Was the ousting of Slobodan Milosevic a true revolution?
Or just the liberation of a people from a despot who put them through four wars and shrunk their economy by two-thirds?
Knowing the difference between the two will make all the difference for Serbia - and for finally creating a peaceful Balkans within Europe.
The real revolution will require a wholesale transformation of most of the institutions that Mr. Milosevic corrupted for his political survival. That's only begun with moves this week to elect new lawmakers. (See story on page 7.)
And what of Milosevic himself?
This man, whose warmongering led to the deaths of 200,000 people since 1991, was the anvil on which the US was forced to hammer out its role in the post-cold-war world. Yet he remains free from being tried in an international court for crimes against humanity. And he's still a hidden hand in Belgrade's political struggles.
A revolution it wasn't.
Rather, the outraged people of Serbia only liberated themselves from his direct rule, and did so rather smartly, nonviolently, and courageously.
They voted their conscience against Milosevic on Sept. 24, and then with proper restraint, stormed the parliament and the government TV station on Oct. 5 to show him again that he had lost.
The hundreds of thousands of voices on the street forced the Army to show Milosevic the door.

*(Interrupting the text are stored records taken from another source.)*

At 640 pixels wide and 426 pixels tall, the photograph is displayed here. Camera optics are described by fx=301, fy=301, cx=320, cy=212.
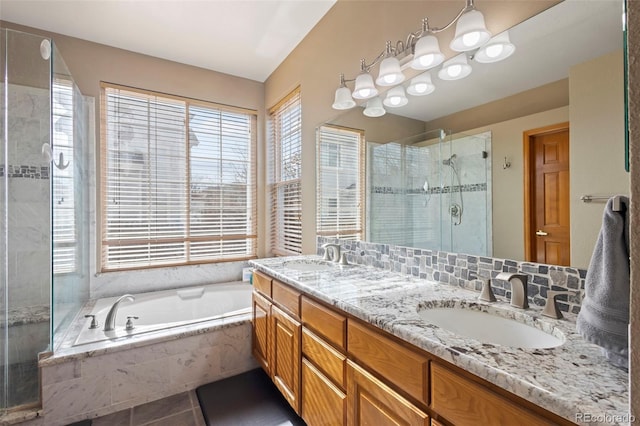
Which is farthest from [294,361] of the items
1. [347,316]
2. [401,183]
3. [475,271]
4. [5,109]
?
[5,109]

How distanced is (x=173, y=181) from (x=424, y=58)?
2591 millimetres

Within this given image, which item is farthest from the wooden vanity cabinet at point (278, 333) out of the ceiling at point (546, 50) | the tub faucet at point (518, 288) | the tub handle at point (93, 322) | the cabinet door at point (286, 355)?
the ceiling at point (546, 50)

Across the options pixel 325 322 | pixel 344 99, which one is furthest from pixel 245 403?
pixel 344 99

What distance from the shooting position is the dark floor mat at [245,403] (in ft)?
5.85

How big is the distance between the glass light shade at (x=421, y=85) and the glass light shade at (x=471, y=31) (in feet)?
0.80

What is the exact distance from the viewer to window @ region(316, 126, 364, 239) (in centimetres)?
211

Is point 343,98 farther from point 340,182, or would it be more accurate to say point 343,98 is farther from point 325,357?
point 325,357

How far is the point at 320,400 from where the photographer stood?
1385 mm

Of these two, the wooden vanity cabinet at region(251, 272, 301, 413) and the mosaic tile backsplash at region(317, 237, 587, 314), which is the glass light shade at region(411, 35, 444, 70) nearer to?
the mosaic tile backsplash at region(317, 237, 587, 314)

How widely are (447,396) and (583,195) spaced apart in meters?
0.79

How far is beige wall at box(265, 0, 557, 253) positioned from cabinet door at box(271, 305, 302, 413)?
0.87 meters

It was the biggest event in Europe since the fall of the Berlin Wall.
But only now can the revolution of a government begin.
Reconstituting a nation
Fortunately, it's being led by a low-key constitutional lawyer, Vojislav Kostunica, who was elected president. He has a deep understanding of democratic principles and a moral commitment to peace - two qualities that Serbs need most to reject their past tendency for ethnic dominance and war.
Institution by institution, Mr. Kostunica will try to remove officials not aligned to his principles and to rewrite the rules of government that were used for suppression or corruption under Milosevic.

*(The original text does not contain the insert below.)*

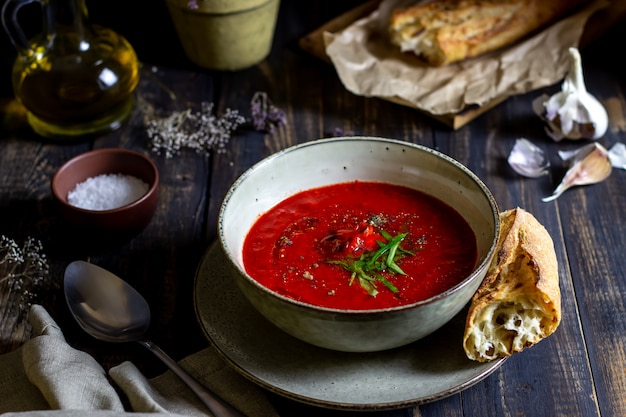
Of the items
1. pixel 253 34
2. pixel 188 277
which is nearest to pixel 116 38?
pixel 253 34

He has the task of overturning a system that was in place for a half-century - first created by Communists, and then used by Milosevic to whip up a jingoist fervor for war against the other parts of the old Yugoslavia with the dubious goal of creating a Greater Serbia.
Opening the past
Most of all, in order for the Serbs to join Europe, a revolution must take place in their view of the wars many of them supported.
The Serbs were not allowed to know of the atrocities their forces committed in Croatia, Bosnia, and Kosovo. And many of them blame Milosevic for failing to win the wars and bringing NATO bombs down upon them.
Claiming moral responsibility for the wars will require more than just blaming one man.
The new president plans to set up a South Africa-style "truth commission" to bring some sort of justice and closure on the Milosevic era. And it's a good sign that television stations are finally airing scenes of Serb war crimes committed in the Balkans.
The new president also wants Serbia, and not the International War Crimes Tribunal at The Hague, to deal with Milosevic. For now, the United States will go along with that and not hold up economic aid, for the sake of rebuilding the nation and avoiding a nationalist Serb backlash against foreign interference.
But a true revolution in Serbia would require a fair judicial forum to hold Milosevic accountable.
What the West can do
The West's role in this revolution will begin by lifting the economic sanctions and then providing financial aid. (Those sanctions helped tip the balance of Serbian opinion against Milosevic.) The aid is necessary to rebuild the bridges and other infrastructure hit during the NATO bombing in 1999 over Kosovo.
The West will also need to help Serbs deal with Kosovo and Montenegro, two pieces of Yugoslavia that have sought independence. Until demo- cracy is more firmly cemented in Serbia and the economy begins to improve, the West will still need to play a constructive role in resolving those potentially dangerous disputes.
In choosing democracy, Serbs have chosen the path out of ethnic conflict.